*Aim of the exercise:*
For this exercise, please reproduce the records below word for word, from the first line through the line with "moving: 90%".

Saved entries
= = =

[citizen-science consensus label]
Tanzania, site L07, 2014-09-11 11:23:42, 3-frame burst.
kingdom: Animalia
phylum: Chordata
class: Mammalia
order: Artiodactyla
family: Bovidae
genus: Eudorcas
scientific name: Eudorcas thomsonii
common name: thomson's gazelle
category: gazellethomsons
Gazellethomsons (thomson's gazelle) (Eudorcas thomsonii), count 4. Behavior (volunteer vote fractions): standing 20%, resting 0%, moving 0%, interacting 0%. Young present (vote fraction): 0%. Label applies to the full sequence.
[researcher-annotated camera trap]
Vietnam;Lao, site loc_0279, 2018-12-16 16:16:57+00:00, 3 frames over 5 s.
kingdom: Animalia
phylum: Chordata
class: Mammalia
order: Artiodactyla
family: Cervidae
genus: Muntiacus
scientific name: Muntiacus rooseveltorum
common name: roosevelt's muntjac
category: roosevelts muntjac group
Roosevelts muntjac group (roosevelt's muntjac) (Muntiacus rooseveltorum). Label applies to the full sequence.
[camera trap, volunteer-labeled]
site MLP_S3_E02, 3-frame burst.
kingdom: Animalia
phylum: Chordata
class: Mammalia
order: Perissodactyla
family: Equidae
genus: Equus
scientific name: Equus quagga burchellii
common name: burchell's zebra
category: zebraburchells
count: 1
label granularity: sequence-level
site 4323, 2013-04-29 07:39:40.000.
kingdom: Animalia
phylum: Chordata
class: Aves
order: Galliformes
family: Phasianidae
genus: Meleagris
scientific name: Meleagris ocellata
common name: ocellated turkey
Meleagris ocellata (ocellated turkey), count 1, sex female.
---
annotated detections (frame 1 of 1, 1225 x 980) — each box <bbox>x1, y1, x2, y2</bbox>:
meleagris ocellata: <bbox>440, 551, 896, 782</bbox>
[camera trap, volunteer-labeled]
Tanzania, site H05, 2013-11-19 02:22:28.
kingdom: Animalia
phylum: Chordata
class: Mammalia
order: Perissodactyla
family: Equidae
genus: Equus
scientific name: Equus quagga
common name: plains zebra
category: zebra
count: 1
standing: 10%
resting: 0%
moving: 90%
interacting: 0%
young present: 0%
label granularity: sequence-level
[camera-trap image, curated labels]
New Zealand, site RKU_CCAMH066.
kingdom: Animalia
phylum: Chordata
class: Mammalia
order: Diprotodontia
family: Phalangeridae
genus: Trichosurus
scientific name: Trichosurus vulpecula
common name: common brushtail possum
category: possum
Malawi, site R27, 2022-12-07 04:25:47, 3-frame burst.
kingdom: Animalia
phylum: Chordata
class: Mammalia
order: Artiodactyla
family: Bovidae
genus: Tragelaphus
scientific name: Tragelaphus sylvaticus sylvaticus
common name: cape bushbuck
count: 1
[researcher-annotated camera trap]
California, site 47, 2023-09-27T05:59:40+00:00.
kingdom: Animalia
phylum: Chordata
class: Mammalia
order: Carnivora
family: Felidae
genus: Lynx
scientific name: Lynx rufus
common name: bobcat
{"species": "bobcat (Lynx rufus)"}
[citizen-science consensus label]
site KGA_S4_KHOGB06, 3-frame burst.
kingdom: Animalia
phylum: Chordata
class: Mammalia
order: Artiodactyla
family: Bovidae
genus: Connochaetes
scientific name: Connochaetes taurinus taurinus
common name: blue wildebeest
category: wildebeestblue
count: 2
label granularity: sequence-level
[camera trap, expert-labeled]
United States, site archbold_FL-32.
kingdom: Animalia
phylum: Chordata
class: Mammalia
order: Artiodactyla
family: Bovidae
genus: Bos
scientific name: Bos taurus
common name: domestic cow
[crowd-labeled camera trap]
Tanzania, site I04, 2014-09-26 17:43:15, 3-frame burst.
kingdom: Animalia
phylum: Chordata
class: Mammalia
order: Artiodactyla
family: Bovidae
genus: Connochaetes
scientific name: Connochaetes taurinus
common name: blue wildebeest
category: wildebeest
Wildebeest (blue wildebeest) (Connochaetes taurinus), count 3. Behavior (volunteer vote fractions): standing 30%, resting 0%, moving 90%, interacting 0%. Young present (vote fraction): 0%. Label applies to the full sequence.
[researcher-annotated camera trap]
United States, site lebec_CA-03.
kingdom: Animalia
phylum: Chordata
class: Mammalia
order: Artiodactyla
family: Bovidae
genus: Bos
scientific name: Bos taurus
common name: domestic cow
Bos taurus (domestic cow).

= = =

*Solution to the problem:*
[citizen-science consensus label]
Tanzania, site L07, 2014-09-11 11:23:42, 3-frame burst.
kingdom: Animalia
phylum: Chordata
class: Mammalia
order: Artiodactyla
family: Bovidae
genus: Eudorcas
scientific name: Eudorcas thomsonii
common name: thomson's gazelle
category: gazellethomsons
Gazellethomsons (thomson's gazelle) (Eudorcas thomsonii), count 4. Behavior (volunteer vote fractions): standing 20%, resting 0%, moving 0%, interacting 0%. Young present (vote fraction): 0%. Label applies to the full sequence.
[researcher-annotated camera trap]
Vietnam;Lao, site loc_0279, 2018-12-16 16:16:57+00:00, 3 frames over 5 s.
kingdom: Animalia
phylum: Chordata
class: Mammalia
order: Artiodactyla
family: Cervidae
genus: Muntiacus
scientific name: Muntiacus rooseveltorum
common name: roosevelt's muntjac
category: roosevelts muntjac group
Roosevelts muntjac group (roosevelt's muntjac) (Muntiacus rooseveltorum). Label applies to the full sequence.
[camera trap, volunteer-labeled]
site MLP_S3_E02, 3-frame burst.
kingdom: Animalia
phylum: Chordata
class: Mammalia
order: Perissodactyla
family: Equidae
genus: Equus
scientific name: Equus quagga burchellii
common name: burchell's zebra
category: zebraburchells
count: 1
label granularity: sequence-level
site 4323, 2013-04-29 07:39:40.000.
kingdom: Animalia
phylum: Chordata
class: Aves
order: Galliformes
family: Phasianidae
genus: Meleagris
scientific name: Meleagris ocellata
common name: ocellated turkey
Meleagris ocellata (ocellated turkey), count 1, sex female.
---
annotated detections (frame 1 of 1, 1225 x 980) — each box <bbox>x1, y1, x2, y2</bbox>:
meleagris ocellata: <bbox>440, 551, 896, 782</bbox>
[camera trap, volunteer-labeled]
Tanzania, site H05, 2013-11-19 02:22:28.
kingdom: Animalia
phylum: Chordata
class: Mammalia
order: Perissodactyla
family: Equidae
genus: Equus
scientific name: Equus quagga
common name: plains zebra
category: zebra
count: 1
standing: 10%
resting: 0%
moving: 90%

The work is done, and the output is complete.